Wikipedia article related to Operation Pike called: Operation Pike
National Interest article called: Operation Pike: How a Crazy Plan to Bomb Russia Almost Lost World War II
Nazi Germany was defeated largely – though not solely – by the Soviet Union.
But what if Nazi Germany and the Soviet Union had been allies instead of enemies? What if America, Britain, and their allies had faced a massive Red Army backed by the military prowess and technological sophistication of the Luftwaffe, Nazi panzers and U-boats?
That apocalyptic vision of a new Dark Ages almost happened. In the early days of World War II, Britain and France planned to bomb Russian oil fields. The goal was to impede Hitler. The outcome would probably have helped Hitler win the war.

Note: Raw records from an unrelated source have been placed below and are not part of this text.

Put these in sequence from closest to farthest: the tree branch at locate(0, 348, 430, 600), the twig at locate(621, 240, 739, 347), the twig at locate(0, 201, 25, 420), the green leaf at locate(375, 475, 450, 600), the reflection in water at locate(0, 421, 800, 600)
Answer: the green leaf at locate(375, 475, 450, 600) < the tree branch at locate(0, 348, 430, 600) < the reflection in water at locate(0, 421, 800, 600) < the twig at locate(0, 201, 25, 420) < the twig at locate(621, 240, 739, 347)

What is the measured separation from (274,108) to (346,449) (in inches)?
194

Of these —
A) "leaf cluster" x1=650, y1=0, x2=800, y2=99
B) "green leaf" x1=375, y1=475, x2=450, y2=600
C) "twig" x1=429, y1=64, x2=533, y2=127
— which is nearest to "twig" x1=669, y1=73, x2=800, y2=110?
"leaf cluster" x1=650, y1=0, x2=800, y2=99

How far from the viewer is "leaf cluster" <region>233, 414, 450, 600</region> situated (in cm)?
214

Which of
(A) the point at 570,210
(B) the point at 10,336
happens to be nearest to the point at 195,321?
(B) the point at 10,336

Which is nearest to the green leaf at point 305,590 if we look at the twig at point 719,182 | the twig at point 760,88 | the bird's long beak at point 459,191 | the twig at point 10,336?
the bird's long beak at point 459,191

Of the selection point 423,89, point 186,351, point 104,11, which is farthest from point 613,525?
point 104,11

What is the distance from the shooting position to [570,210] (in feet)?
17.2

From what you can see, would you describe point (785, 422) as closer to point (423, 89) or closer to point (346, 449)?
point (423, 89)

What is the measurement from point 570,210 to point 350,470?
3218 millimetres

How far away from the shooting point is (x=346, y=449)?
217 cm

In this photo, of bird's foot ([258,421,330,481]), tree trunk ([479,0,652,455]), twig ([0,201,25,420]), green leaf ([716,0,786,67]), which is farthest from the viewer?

The idea was foolish, but not irrational. By late 1939, Britain and France were convinced that Germany and Russia were already friends. Stalin had tried hard to form an anti-Nazi coalition before the war, only to meet such resistance and hesitation that he became convinced that the capitalists were plotting to embroil Germany and Russia in a mutually exhausting war while the West stayed on the sidelines.
While London and Paris dithered over whether to ally with the Communists, Berlin had no such hesitation: on August 23, 1939, Germany and Russia signed the Molotov-Ribbentrop Pact. Russia gained Eastern Poland and the Baltic states, a prospective breathing space to build up its military strength, and the prospect that Germany and the Western powers would exhaust themselves while Russia bided its strength.
Yet the real winner was the Fuhrer. The treaty left the Third Reich free to gobble up Poland and Western Europe without fear of a second front in the East. Just as important, the Soviets agreed to supply vital raw materials – especially oil – to the Third Reich, keeping the German war economy running and breaching the Allied naval blockade that had proved so decisive in World War I.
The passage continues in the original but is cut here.